Will’s dissertation, “Performing the ‘Not-Me’: Ethos in Four Student Portfolios,” examines student portfolios from his queer rhetoric course, through which he argues that antiquity, not modernism, is a lens through which students can best establish “self” in the writing classroom.   For Banks, “[a] focus on ethos can validate students’ rhetorical skills, as well as teach them how to handle the stresses inherent in recognizing that their textual selves are multivalent, post-modern performances” (http://english.ecu.edu/~wpbanks/).  His dissertation prompts scholarship that examines the GLTBQQ self in many different contexts, including digital space, adolescent discourse, and writing program administration.  His special edition of Computers & Composition with Jonathan Alexander titled “Sexualities, Technologies, and the Teaching of Writing” goes on to win the Ellen Nold Award in 2004.   

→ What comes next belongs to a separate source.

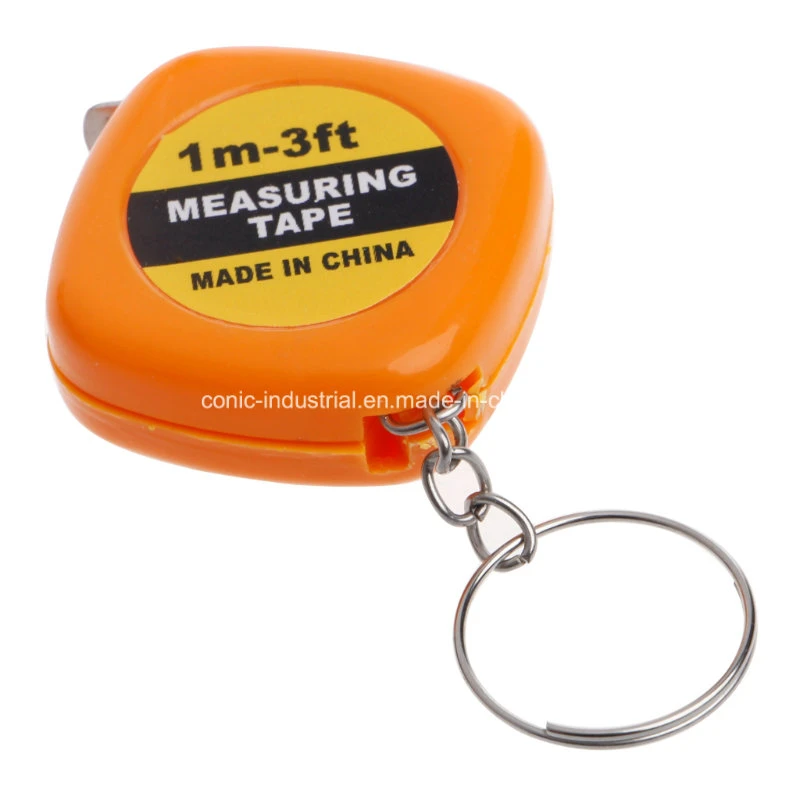 1-3m Custom Steel Tape Measure Mini Diameter Measuring Tape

In 2008’s Literacy, Sexuality, Pedagogy: Theory and Practice for Composition Studies, Jonathan Alexander for the implementation of “sexual literacy” in the composition classroom, a space, he purports, has not adequately interconnected sexuality and literacy in our field’s scholarship and pedagogy.  For Alexander, sexual literacy is more than simply knowledge, understanding, and inclusion of sex and sexuality in curricular discourse, but “an intimate understanding of the ways in which sexuality is constructed in language and the ways in which our language and meaning-making systems are always already sexualized” (18).  Through this definition of sexual literacy, Alexander invites us to consider how students write sexuality as both a personal and political space, how sexuality and literacy are interwoven, and how we can implement pedagogical tactics to assist students in composing sex and sexuality as a means of becoming critical citizens.  This book is highly influential and will impact the courses Matt and I teach in the spring here at MSU.  This is the book right now.  


Will and Jonathan are talking about GLBTQQ identities through composition pedagogies and studies, and Blake talks about these identities through technical communication, but where else could these conversations happen?  Where could other galaxies exist?